In diesen Tagen jährt sich das Zugunglück in Eschede zum 20. Mal. Am 3. Juni 1998 entgleiste ein ICE auf dem Weg nach Hamburg. Der größte Bahnunfall in der deutschen Geschichte forderte 101 Leben. Die Ursachen liegen Jahre zurück. Die Deutsche Bahn entschied zu Beginn des ICE-Verkehrs, die üblichen Vollräder mit einer Gummifederung zu umspannen, um Erschütterungen abzustellen. Nicht bekannt war, dass Materialermüdungen zum Bruch der Räder führen und in Verkettung unglücklicher Umstände eine Katastrophe auslösen könnten.

Auch wenn das Problem durch längere Prüfungen womöglich hätte früher erkannt werden können: Wo komplexe Organisationen bestehen, wachsen Risiken. Das gilt besonders, wenn aufwendige betrieblich-technische Verfahren existieren. Und Kostenreduktion, Komfortsteigerung, sogar neue Sicherheitsaspekte können Risiken induzieren, mit denen keiner gerechnet hat.

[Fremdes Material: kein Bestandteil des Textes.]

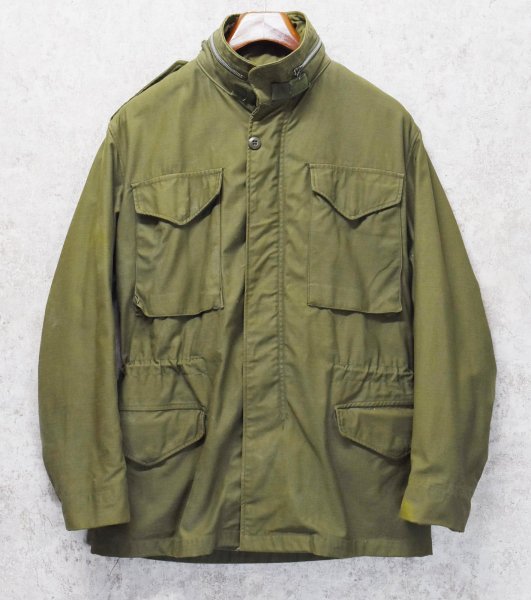 画像1: 【70's】【ビンテージ】米軍実物【U.S.ARMY】2'nd【２型】アルファ製【M-65】アルミジップ【フィールドジャケット】【S-R】  (1)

Dennoch müssen Organisationen sich irgendwie vorbereiten auf Zustände, die schnelle Aufklärung entstandener Schäden erfordern. Dies lässt sich am EHEC-Ausbruch im Jahr 2012 illustrieren, den die Entscheidungsforscher Olivier Berthod, Gordon Müller-Seitz und Jörg Sydow untersuchten. Obwohl über den Erreger bis dahin kein Wissen bestand, waren die involvierten Stellen auf ein solches Ausmaß abstrakt vorbereitet.

Im Bemühen um Aufklärung und damit den Abbau von Unsicherheit wurde aber selbst Unsicherheit erzeugt. Voreilige öffentliche Statements verursachten Fehlschlüsse und irrtümliche Annahmen. Unsicherheit, so die Studie, bleibe unzureichend erfasst, wenn allein rechnerische Bewertungen, wie sie heute im Risikomanagement verbreitet sind, angestellt werden. Bedeutsam sei die gründliche Vorbereitung der Kooperation zwischen den im Schadensfall beteiligten Stellen. Hier könnten Entscheidungen zentral erfolgen, um Konfusion zu meiden.

Klar ist, dass man mit bester Risikoanalyse (noch) unbekannte Faktoren nicht bemessen kann. Auch wenn kapitale Unfälle nicht einfach zu verhindern sind und kein Leid sich ungeschehen machen lässt: Die koordinierte und konzentrierte Analyse von Großschadensfällen ist alles andere als trivial, sie bleibt organisatorisch voraussetzungsvoll. Und mit ihr lassen sich andere Leben schützen und Risiken für die Zukunft minimieren – immerhin.

 

Der Autor ist Organisationsforscher an der Universität Oldenburg.